- **WHAT TO DO**:
Answer these from the passage on quantum imaging:
(a) Which property of the light field does classical optical imaging use to obtain object information?
(b) What device is used in the reference optical path for two-dimensional spatial scanning?
(c) Which method does the study adopt to improve the efficiency of entangled optical quantum imaging?
[[ EXCERPT open ]]
Classical optical imaging requires that the light source, object, imaging lens, and imaging plane are in a collinear position, and the first-order correlation property of the light field is employed to obtain the object information for imaging. Different from classical optical imaging, quantum imaging divides the imaging optical path into the signal optical path and the reference optical path and separates the process into the detection process and imaging process, which can complete imaging in the case that classical optical imaging cannot be achieved. As an important development field of quantum information science, quantum precision measurement studies how to utilize quantum effects to measure physical quantities. Compared with traditional measurement techniques, quantum precision measurement has more advantages in measurement accuracy, sensitivity, and security. In the medical and aerospace fields, it has caught widespread attention in China and abroad, with great development potential. Although quantum imaging is based on photon arrival time series received on signal and reference optical paths for coincidence measurement or intensity correlation to achieve imaging, with strong anti-interference ability compared with classical optical imaging, there are still some problems. In the reference optical path, it is necessary to adopt digital micromirror device (DMD) for two-dimensional spatial scanning to obtain spatial information. Pixel-by-pixel scanning is required to obtain accurate coincidence values, which limits imaging efficiency. To improve the efficiency of entangled optical quantum imaging, our study adopts the two-step coincidence counting method to quickly obtain target imaging information and reduce the time overhead of entangled optical quantum imaging.
[[ EXCERPT closed ]]
[[ RECORDS open ]]
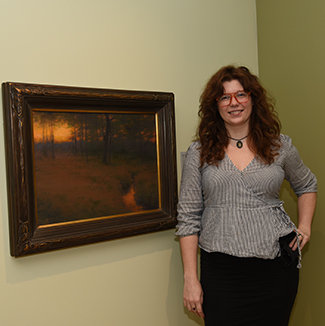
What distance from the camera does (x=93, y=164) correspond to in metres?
1.39

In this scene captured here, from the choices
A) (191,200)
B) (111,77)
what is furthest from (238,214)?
(111,77)

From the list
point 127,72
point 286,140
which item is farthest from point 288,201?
point 127,72

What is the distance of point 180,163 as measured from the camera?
65.6 inches

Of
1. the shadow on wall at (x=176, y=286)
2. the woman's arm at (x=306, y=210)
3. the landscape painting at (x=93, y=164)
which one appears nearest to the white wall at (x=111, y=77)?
the shadow on wall at (x=176, y=286)

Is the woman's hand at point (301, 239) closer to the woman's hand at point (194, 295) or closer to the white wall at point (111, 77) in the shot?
the woman's hand at point (194, 295)

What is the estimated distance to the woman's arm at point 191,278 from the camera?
4.50 ft

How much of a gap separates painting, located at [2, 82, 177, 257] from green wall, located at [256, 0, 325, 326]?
0.70 m

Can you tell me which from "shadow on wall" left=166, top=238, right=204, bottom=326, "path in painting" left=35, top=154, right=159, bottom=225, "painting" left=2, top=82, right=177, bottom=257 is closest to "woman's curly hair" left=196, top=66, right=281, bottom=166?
"painting" left=2, top=82, right=177, bottom=257

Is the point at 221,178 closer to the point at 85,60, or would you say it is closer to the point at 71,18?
the point at 85,60

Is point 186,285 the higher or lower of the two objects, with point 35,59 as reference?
lower

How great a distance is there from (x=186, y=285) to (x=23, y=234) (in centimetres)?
67

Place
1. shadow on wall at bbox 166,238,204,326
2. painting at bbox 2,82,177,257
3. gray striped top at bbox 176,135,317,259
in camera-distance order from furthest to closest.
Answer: shadow on wall at bbox 166,238,204,326 → gray striped top at bbox 176,135,317,259 → painting at bbox 2,82,177,257

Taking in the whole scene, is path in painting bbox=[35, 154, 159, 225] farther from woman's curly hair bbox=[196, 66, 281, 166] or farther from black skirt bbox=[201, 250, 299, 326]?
black skirt bbox=[201, 250, 299, 326]

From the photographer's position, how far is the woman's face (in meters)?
1.41
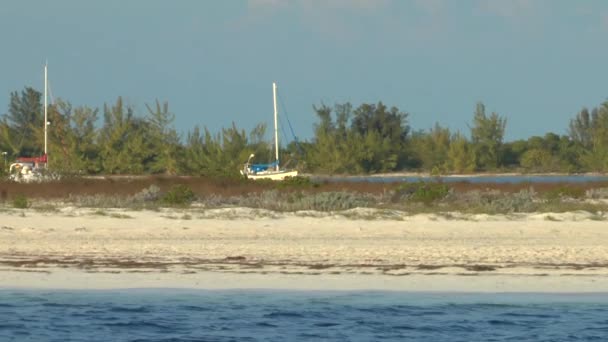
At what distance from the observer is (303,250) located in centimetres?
1775

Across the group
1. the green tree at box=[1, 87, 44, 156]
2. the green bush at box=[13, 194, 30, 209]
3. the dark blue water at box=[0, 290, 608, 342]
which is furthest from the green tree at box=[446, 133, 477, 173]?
the dark blue water at box=[0, 290, 608, 342]

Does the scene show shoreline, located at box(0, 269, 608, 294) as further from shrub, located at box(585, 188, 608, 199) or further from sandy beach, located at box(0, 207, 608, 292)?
shrub, located at box(585, 188, 608, 199)

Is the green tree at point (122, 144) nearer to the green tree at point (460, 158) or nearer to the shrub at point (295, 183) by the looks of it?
the green tree at point (460, 158)

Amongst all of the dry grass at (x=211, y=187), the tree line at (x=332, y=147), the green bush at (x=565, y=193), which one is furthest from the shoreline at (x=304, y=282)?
the tree line at (x=332, y=147)

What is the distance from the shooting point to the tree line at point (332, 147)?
60.5 m

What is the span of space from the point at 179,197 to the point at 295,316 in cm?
1589

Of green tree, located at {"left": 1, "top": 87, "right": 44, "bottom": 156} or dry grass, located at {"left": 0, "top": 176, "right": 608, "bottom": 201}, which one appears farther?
green tree, located at {"left": 1, "top": 87, "right": 44, "bottom": 156}

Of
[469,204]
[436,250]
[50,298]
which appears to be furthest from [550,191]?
[50,298]

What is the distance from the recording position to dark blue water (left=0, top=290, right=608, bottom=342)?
12242 millimetres

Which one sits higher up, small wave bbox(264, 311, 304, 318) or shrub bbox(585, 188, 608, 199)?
shrub bbox(585, 188, 608, 199)

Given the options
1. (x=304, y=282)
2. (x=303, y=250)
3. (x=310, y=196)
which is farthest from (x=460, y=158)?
(x=304, y=282)

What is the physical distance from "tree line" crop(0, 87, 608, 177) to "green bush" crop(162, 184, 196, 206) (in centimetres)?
[[ RECORDS closed ]]
- **REPLY TO THE TASK**:
(a) The first-order correlation property of the light field.
(b) A digital micromirror device (DMD).
(c) The two-step coincidence counting method.